> _SHORT TASK_: Could you carry on the biography of basketball player Dustin Ware from the point where it stops?

> _DOCUMENT PASSAGE_:
Dustin Benison Ware (born April 12, 1990) is an American professional basketball player who currently plays for MZT Skopje of the Macedonian League. After four years at Georgia, Ware entered the 2012 NBA draft but was not selected in the draft's two rounds.

High school career
Ware played high school basketball at North Cobb Christian School, in Kennesaw, Georgia.

College career 
Ware chose to play college basketball at Georgia after finishing high school at North Cobb Christian School. At Georgia, during his stay at the university, he was one of the best deep shooters on the team, and along with his teammate Trey Thompkins, he was a reliable defender. As a senior, Ware averaged 8.1 points, 2.3 assists and 2.2 rebounds per game.

Professional career
After going undrafted in the 2012 NBA draft, Ware started his professional career with Cibona of the Croatian League. He left the club after only one match.

In 2013, Ware joined Weißenhorn Youngstars, the development team of the Basketball Bundesliga side Ratiopharm Ulm, and spent almost the whole season with Youngstarson loan. On August, he joined Jászberényi KSE of the Nemzeti Bajnokság I/A, the highest professional league in Hungary. After one year with the club, Ware joined JA Vichy-Clermont, where he spent two seasons, being one of the leaders of the club.

> _SUPPLIED MATERIAL_:
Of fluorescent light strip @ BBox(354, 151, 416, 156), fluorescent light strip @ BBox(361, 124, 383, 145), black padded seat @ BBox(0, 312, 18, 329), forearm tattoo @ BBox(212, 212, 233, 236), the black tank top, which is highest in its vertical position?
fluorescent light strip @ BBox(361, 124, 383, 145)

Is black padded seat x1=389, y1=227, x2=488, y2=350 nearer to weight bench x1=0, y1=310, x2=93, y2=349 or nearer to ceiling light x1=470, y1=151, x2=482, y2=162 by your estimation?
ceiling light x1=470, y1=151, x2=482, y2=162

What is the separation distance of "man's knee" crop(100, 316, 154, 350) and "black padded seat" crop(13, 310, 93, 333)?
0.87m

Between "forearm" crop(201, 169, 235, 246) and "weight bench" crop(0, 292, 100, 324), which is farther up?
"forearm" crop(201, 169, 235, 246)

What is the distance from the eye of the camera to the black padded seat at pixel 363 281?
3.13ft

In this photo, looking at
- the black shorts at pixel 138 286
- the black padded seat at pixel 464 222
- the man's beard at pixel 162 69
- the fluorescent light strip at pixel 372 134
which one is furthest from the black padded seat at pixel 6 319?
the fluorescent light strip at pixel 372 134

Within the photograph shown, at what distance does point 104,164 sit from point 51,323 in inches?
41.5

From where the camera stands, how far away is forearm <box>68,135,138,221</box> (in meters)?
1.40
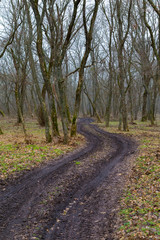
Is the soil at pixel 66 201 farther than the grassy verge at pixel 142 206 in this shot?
Yes

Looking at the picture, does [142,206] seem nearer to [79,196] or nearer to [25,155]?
[79,196]

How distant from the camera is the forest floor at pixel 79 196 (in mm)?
4832

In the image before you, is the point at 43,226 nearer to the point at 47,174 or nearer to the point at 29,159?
the point at 47,174

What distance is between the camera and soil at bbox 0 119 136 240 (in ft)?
16.0

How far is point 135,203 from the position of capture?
5992 mm

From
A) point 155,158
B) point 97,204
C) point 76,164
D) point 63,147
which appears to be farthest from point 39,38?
point 97,204

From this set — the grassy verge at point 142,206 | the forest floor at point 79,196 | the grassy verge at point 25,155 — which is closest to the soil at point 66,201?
the forest floor at point 79,196

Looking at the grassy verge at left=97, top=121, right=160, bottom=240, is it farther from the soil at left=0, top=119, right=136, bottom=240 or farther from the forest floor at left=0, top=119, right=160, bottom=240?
the soil at left=0, top=119, right=136, bottom=240

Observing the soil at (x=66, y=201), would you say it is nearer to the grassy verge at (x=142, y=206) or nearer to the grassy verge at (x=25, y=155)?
the grassy verge at (x=142, y=206)

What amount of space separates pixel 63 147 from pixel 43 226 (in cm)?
875

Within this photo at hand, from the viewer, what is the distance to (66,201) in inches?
252

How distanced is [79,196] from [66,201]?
1.77 ft

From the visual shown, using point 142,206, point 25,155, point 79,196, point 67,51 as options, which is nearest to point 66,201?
point 79,196

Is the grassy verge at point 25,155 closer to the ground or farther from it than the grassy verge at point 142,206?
farther from it
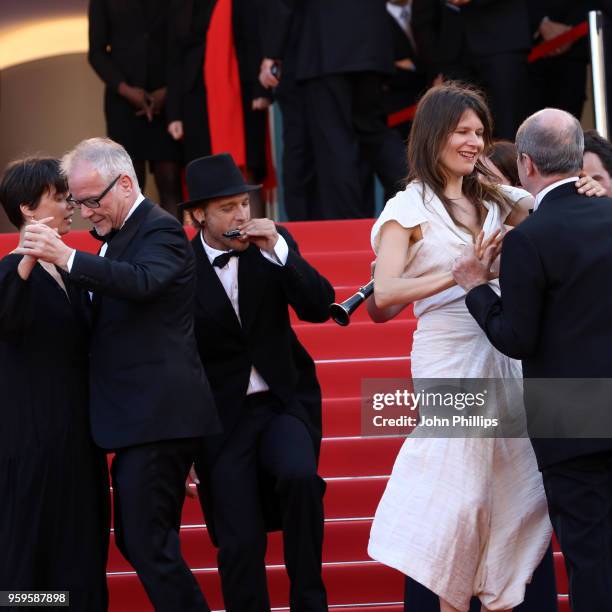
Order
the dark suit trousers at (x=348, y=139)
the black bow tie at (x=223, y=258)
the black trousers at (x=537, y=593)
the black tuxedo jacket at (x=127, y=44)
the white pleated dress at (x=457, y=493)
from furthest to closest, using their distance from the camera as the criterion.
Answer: the black tuxedo jacket at (x=127, y=44), the dark suit trousers at (x=348, y=139), the black bow tie at (x=223, y=258), the black trousers at (x=537, y=593), the white pleated dress at (x=457, y=493)

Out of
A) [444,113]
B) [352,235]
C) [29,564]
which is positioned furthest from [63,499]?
[352,235]

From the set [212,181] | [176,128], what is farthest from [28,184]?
[176,128]

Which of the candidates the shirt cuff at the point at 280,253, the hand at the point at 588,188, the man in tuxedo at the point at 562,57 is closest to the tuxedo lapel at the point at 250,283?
the shirt cuff at the point at 280,253

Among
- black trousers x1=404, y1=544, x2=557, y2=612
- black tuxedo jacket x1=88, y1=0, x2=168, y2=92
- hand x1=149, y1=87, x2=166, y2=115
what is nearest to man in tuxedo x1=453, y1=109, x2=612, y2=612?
black trousers x1=404, y1=544, x2=557, y2=612

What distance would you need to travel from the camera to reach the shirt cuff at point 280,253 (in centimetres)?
462

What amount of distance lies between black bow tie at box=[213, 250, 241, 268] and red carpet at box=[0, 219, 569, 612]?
1.21 meters

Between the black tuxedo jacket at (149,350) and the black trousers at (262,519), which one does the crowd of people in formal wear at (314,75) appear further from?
the black tuxedo jacket at (149,350)

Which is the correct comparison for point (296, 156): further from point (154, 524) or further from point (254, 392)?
point (154, 524)

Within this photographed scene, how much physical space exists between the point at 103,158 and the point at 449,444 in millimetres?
1337

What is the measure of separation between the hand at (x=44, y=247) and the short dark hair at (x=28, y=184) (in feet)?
1.85

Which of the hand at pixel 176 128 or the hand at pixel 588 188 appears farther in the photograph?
the hand at pixel 176 128

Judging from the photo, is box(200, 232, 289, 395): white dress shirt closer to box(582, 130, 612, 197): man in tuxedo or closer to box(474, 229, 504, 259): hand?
box(474, 229, 504, 259): hand

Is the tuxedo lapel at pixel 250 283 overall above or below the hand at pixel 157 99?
below

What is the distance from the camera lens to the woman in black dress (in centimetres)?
431
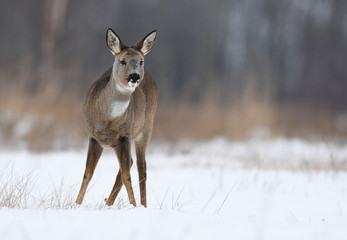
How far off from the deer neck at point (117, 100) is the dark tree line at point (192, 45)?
7.64 m

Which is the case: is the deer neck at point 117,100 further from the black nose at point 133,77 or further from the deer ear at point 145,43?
the deer ear at point 145,43

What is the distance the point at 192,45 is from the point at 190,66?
1.67 m

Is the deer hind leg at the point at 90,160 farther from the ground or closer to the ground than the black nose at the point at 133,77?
closer to the ground

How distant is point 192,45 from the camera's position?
30672 millimetres

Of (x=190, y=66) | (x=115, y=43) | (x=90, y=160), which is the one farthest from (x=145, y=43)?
(x=190, y=66)

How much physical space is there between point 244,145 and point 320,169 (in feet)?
18.0

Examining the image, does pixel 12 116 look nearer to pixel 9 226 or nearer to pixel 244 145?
pixel 244 145

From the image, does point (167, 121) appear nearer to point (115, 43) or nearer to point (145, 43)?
point (145, 43)

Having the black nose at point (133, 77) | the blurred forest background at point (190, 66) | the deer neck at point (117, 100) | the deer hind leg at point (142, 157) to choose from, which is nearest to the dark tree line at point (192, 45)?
the blurred forest background at point (190, 66)

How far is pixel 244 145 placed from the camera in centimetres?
1377

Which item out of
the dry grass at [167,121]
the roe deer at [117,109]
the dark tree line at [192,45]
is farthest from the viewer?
the dark tree line at [192,45]

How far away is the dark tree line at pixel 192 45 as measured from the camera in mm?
16016

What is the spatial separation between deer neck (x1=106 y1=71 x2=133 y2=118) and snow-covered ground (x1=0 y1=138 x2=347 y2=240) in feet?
2.54

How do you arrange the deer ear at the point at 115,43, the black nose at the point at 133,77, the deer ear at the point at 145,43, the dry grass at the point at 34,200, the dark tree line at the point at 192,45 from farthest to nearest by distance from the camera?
the dark tree line at the point at 192,45, the deer ear at the point at 145,43, the deer ear at the point at 115,43, the black nose at the point at 133,77, the dry grass at the point at 34,200
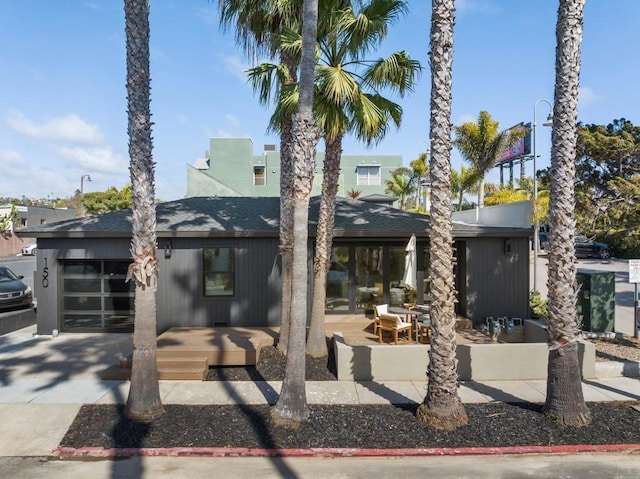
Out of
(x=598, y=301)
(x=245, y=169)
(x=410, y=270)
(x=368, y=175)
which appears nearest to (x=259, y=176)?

> _RIGHT ANSWER_:
On July 2, 2017, Ware signed with Boulazac Dordogne of the Pro A. On October he left the club and joined Lukoil Academic of the NBL. On December, he left Lukoil in order to join Kolossos Rodou of the Greek Basket League, replacing Malcolm Griffin on the team's squad.

On July 5, 2018, Ware joined Zalakerámia ZTE of the Hungarian League.

Ware joined Wilki Morskie Szczecin during the 2019-20 season and averaged 13.4 points and 5.6 assists per game. He re-signed with the team on November 7, 2020. In 2021, Ware signed with MZT Skopje and averaged 9.7 points, 6.4 assists, and 2.8 rebounds per game. On January 20, 2022, he signed with Champagne Châlons-Reims of the LNB Pro A.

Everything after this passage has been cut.